A proposed natural gas pipeline in Dakota County has gotten the go-ahead to cross several wetlands in Eagan and Rosemount.

The nearly 8-mile, 20-inch pipeline, a project of Nebraska-based Northern Natural Gas, is part of an effort to convert Xcel Energy’s Black Dog Power Plant in Burnsville to natural gas from coal. The planned route will follow an existing easement that Northern Natural Gas is using for another pipeline.

The pipeline may cross up to 11 wetlands in Rosemount and Eagan. Most of the line will be installed using an underground boring method that’s less disruptive than digging from above. It’s unlikely that the wetlands in the pipeline’s path will be affected long-term, according to Brian Watson, district manager for the Dakota County Soil and Water Conservation District.

“Based on what they’re proposing … they will only be temporary impacts and no replacements required,” Watson said.

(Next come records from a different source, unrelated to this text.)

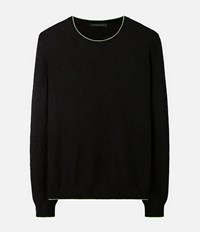Christopher Kane Neon Trim Sweater Black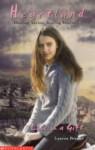 Love Is a Gift (Heartland, #15) - Lauren Brooke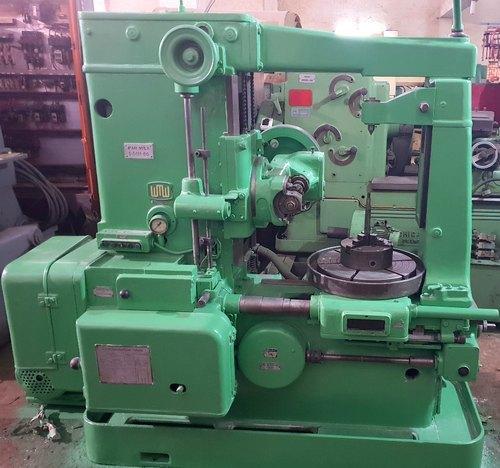 Mechanical Hobbing Machine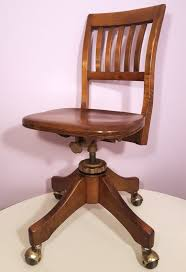 wh locke antique office chair wayland ny 1920s vintage oak swivel tilt back 1 of 12only 1 available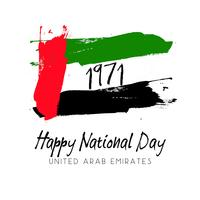 Imagem de estilo grunge para o dia nacional dos Emirados Árabes Unidos vetor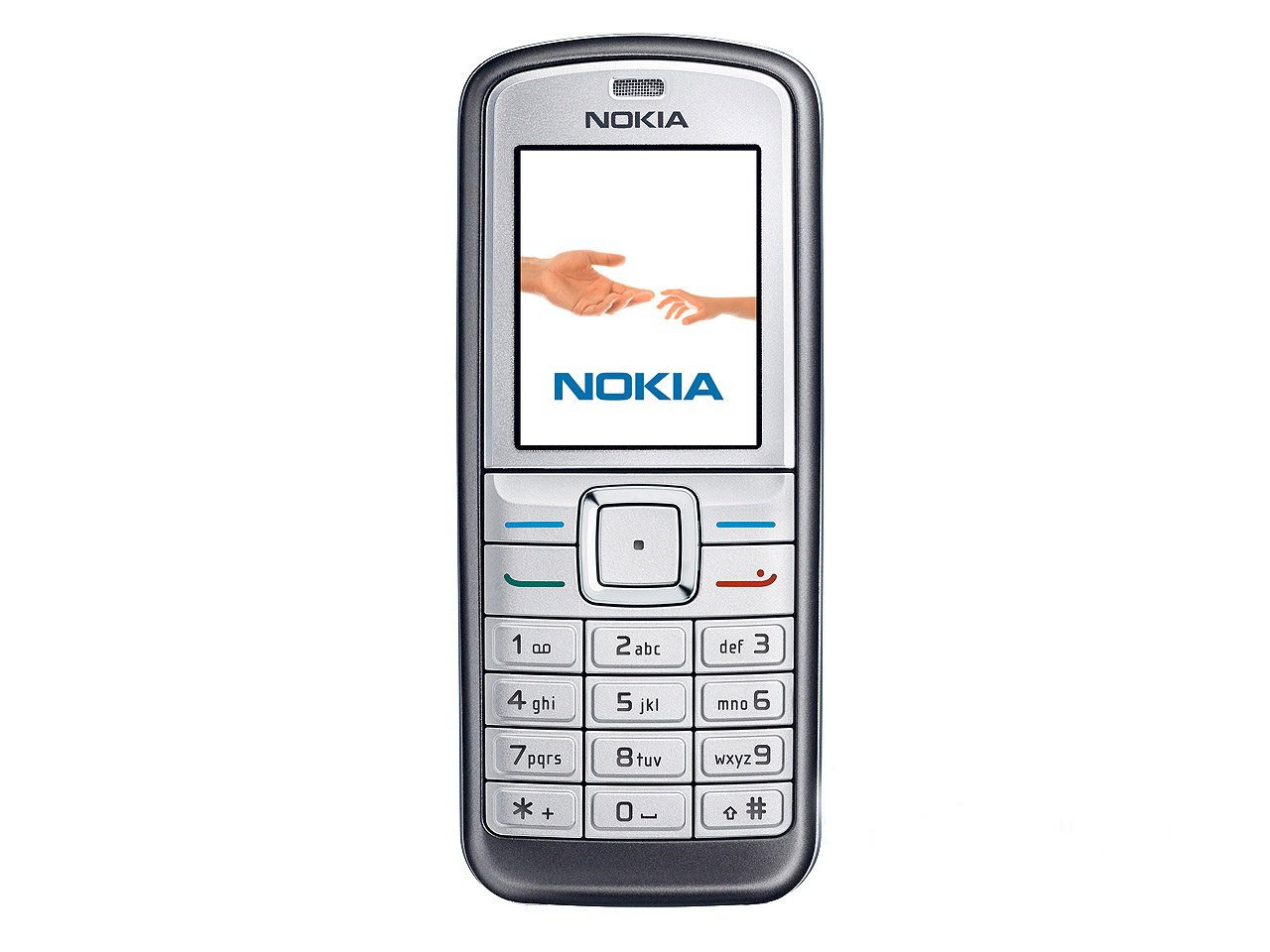 N81 Original Unlocked Nokia N81 mobile phone Wholesale with Free shipping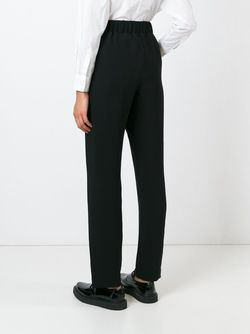 Tapered Trousers Tomas Maier                                                                                                              чёрный цвет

Rosemount and Eagan both signed off Sept. 6 on a Northern Natural Gas request to temporarily affect the wetlands, following approval from the U.S. Army Corps of Engineers. The disruption is expected to last only through the construction process; per the agreement, the impacts can last no more than 180 consecutive days.

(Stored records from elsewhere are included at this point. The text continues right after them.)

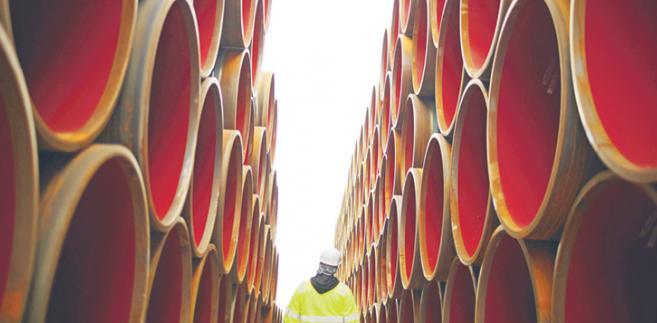 Gazprom przyznaje wostatnim raporcie kwartalnym, że wprowadzenie sankcji przez USA może storpedować Nord Stream 2 fot. Axel Schmidt.Materiały prasowe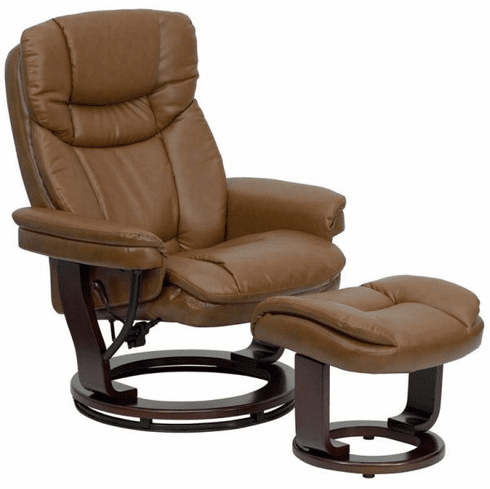 Flash Furniture Contemporary Palimino Leather Recliner and Ottoman with Swiveling Mahogany Wood Base Model BT-7821-PALIMINO-GG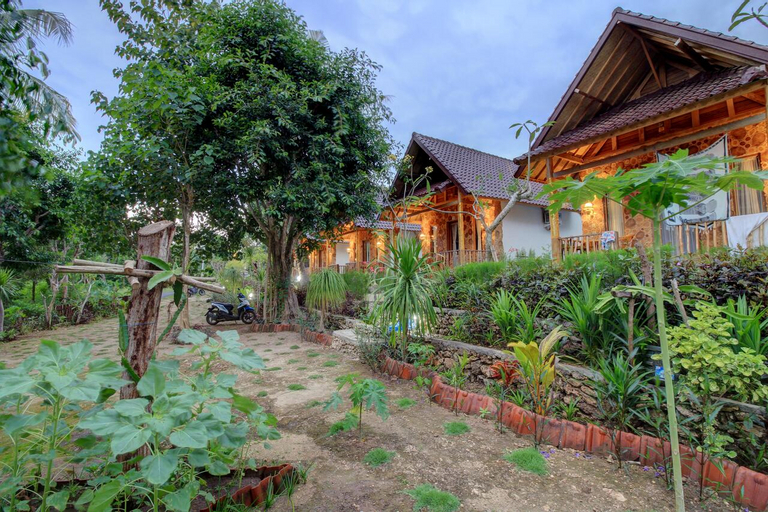 Grealeen Cottages, Klungkung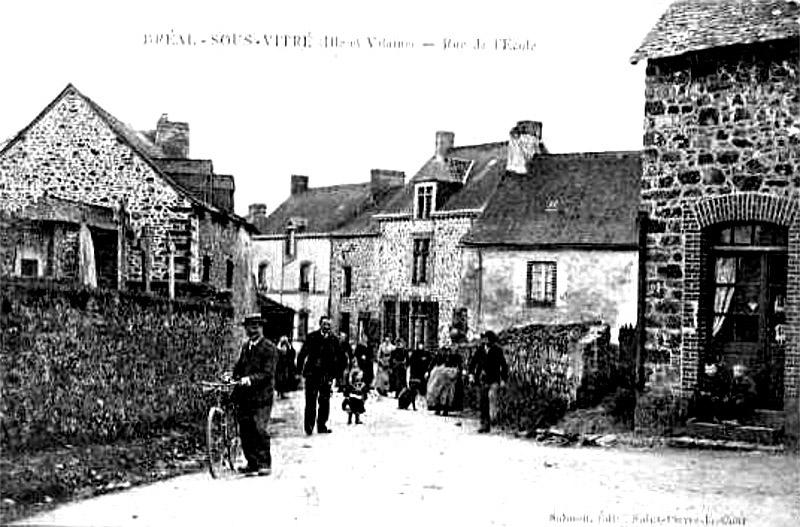 Bréal-sous-Vitré - Rue de l'Ecole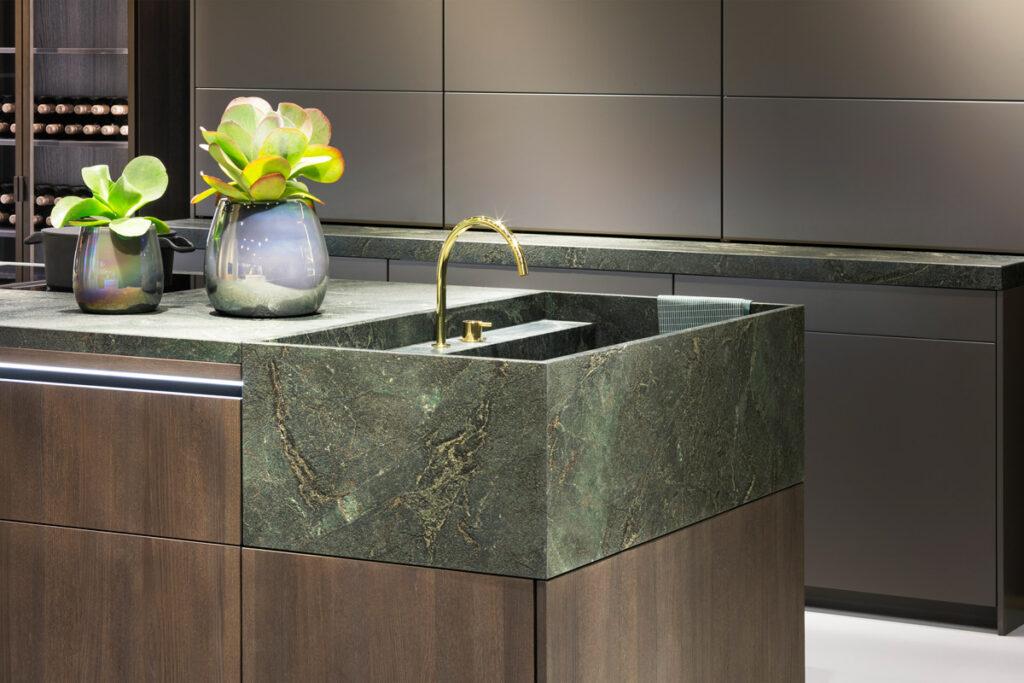 Zelari_cocinas-premium_proyectos-de-cocina_kitchen-design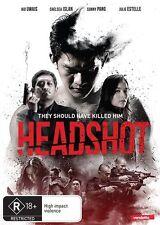 Headshot (DVD, 2017) (Region 4) Aussie Release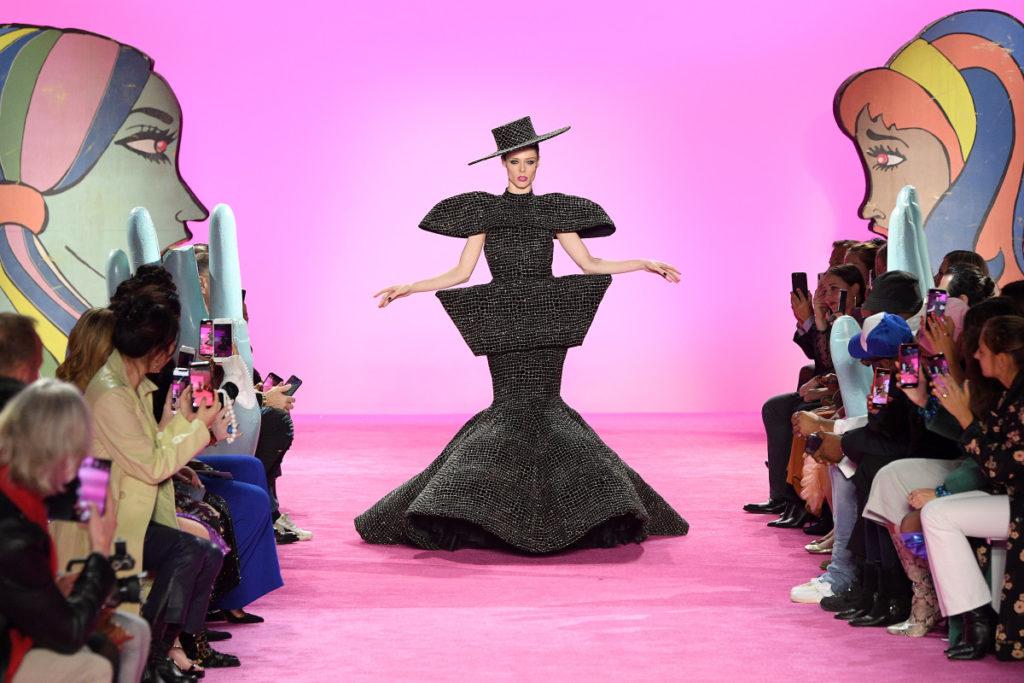Fashion Nexus A Fashion Blog For Anything Everything Fashion Including Fashion Law Topics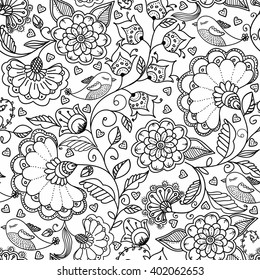 Seamless floral background in doodle style with flowers. leaves and birds. Coloring book page. Vector hand drawn pattern in black and white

The pipeline has been controversial among locals concerned about the potential environmental impact. As planned, it will cut through Lebanon Hills Regional Park’s “preserve zone” — an area of high ecological diversity — and affect more than 400 landowners.

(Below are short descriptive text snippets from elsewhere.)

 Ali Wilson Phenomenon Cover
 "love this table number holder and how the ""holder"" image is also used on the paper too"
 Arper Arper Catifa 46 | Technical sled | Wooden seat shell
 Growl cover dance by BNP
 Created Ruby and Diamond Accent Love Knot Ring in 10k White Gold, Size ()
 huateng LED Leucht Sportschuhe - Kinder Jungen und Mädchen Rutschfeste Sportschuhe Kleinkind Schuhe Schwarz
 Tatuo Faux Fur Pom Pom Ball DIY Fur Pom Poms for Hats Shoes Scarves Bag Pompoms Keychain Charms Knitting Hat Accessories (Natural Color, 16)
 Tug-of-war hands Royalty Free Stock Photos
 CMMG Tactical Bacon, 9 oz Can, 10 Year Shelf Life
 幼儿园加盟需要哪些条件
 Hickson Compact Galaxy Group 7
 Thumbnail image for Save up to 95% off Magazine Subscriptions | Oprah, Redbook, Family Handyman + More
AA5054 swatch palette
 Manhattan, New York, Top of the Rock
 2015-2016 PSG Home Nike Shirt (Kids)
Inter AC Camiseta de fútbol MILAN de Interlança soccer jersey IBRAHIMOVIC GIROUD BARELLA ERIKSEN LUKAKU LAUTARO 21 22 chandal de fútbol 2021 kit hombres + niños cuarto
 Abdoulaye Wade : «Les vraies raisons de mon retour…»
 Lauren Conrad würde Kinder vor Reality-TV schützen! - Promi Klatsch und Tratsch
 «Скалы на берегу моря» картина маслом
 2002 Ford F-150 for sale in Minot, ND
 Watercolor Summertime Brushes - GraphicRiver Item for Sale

Holly Jenkins, an Eagan resident who founded the nonprofit Wilderness in the City, has been among the pipeline’s most vocal critics. She is also a candidate for county commissioner, running in part to advocate for environmental causes.

“Any impact to wetlands can be concerning,” Jenkins said. “You just really, really have to have every precaution in place.”

Pipeline construction is slated to begin in spring 2017, pending approval from the Federal Energy Regulatory Commission.